* **AUFGABENLISTE**:
• 1. Welches mobile Echolot besitzt Rhyn laut dem Forenbeitrag über den Echolotgeber?
• 2. Wiederhole aus dem Forenbeitrag über den Echolotgeber wortgetreu den Abschnitt von "Angle bis in" bis einschließlich "goldfisch12 (18. März 2017)".
• 3. Führe den Forenbeitrag über den Echolotgeber weiter, beginnend nach seinem letzten Satz.

* **TEXTAUSZUG**:
= = = =

# Echolotgeber für Norwegen



## Rhyn (18. März 2017)

Gehe nächstens nach Norwegen zum Fjordangeln. Möchte da mein mobiles Echolot mitnehmen. Kann mir jemand sagen, welchen Geber ich für Norwegen montieren soll? Ein zweidimensionales Echolot reicht mir vollkommen.
Angle bis in Tiefen von 200 Meter.|bigeyes Die Fjorde, wo wir angeln, sind zum Teil bis 400 Meter tief! |bigeyes|bigeyes

Mein mobiles Echolot: Humminbird 798ci


----------



## goldfisch12 (18. März 2017)

= = = =

(Extrahierte Daten)
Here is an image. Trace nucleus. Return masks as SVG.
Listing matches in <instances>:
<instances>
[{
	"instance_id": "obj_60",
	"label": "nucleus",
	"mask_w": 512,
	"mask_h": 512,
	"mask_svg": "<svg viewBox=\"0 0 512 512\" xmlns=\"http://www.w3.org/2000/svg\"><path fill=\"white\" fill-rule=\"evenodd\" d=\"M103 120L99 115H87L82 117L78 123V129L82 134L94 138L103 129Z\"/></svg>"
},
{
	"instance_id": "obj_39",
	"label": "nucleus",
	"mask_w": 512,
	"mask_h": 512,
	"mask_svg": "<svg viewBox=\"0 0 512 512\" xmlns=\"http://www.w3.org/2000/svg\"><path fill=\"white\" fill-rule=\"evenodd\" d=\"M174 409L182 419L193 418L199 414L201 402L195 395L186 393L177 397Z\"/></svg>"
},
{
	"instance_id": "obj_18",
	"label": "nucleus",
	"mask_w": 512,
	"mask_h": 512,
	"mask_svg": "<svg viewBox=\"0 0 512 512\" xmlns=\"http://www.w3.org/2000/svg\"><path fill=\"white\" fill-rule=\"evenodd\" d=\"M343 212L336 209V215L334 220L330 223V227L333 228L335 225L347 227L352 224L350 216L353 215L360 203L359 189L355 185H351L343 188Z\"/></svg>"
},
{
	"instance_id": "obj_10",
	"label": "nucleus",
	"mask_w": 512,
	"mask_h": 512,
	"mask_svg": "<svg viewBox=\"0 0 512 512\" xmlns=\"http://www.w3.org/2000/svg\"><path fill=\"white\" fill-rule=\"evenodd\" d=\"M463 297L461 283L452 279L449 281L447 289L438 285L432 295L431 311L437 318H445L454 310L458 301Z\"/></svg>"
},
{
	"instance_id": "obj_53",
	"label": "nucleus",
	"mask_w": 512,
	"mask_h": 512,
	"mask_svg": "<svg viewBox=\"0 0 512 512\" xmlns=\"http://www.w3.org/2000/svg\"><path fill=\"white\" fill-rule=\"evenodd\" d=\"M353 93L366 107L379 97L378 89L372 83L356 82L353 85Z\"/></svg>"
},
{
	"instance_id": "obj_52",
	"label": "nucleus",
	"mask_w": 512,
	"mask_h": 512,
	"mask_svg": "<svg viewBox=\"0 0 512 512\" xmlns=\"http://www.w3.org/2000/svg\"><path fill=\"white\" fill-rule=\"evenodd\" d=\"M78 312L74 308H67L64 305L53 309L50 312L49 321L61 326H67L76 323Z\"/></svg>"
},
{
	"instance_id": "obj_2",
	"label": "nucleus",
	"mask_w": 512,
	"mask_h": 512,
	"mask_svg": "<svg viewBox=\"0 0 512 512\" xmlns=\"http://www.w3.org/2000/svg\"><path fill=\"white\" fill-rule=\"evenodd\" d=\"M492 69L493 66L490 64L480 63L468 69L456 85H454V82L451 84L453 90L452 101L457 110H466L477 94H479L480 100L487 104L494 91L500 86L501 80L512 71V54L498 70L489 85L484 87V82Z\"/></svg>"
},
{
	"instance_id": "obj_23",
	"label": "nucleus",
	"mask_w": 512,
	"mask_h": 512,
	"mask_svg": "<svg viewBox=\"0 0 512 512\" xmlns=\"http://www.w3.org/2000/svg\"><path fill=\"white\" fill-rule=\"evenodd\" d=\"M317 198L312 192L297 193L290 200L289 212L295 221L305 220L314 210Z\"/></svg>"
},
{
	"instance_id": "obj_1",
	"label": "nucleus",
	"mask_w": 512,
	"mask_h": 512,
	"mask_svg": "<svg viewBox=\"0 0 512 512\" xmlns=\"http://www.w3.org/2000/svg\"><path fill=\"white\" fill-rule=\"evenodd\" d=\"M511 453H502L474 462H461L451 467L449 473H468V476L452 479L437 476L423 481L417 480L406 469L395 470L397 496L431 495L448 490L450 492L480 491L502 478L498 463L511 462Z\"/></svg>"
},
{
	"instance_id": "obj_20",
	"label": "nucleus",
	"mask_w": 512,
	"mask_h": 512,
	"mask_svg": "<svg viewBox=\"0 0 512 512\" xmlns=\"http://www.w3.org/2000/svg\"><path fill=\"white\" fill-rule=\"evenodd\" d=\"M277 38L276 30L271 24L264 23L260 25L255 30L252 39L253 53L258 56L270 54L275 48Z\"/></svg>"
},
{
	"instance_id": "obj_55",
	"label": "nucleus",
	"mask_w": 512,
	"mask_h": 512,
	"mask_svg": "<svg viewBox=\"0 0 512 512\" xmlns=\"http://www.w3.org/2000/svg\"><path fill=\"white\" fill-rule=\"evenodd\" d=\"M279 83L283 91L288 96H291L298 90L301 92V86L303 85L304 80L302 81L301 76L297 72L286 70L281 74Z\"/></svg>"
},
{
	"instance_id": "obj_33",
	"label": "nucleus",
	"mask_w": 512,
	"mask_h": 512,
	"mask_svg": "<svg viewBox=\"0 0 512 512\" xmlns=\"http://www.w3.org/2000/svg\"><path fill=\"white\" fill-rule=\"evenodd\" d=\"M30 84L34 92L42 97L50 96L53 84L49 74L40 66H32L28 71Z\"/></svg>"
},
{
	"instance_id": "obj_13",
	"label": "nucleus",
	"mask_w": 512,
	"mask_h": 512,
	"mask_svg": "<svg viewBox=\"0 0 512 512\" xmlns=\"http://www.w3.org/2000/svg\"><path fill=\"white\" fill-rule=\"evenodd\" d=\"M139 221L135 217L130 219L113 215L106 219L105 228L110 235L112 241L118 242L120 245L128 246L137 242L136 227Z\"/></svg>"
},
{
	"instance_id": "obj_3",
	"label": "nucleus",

= = = =

* **LÖSUNGEN**:
• 1. Ein Humminbird 798ci.

• 2.
Angle bis in Tiefen von 200 Meter.|bigeyes Die Fjorde, wo wir angeln, sind zum Teil bis 400 Meter tief! |bigeyes|bigeyes

Mein mobiles Echolot: Humminbird 798ci


----------



## goldfisch12 (18. März 2017)

• 3.
*AW: Echolotgeber für Norwegen*

Es gibt von Humminbird einen für Norwegen passenden Zweifrequ enzgeber 50/200Khz(XNT 9 DB 74 T) . Ob er allerdings mit deinem 798si  kompatibel ist, müsstest Du beim Fachhandeln erfragen. Auf der Humminbird Homepage ist dieses Gerät  nicht als kompatibel aufgeführt, das kann aber daran liegen, dass es nicht mehr aktuell im Programm gelistet ist.


----------



## Rhyn (18. März 2017)

*AW: Echolotgeber für Norwegen*

Vielen Dank! Werde mich erkundigen.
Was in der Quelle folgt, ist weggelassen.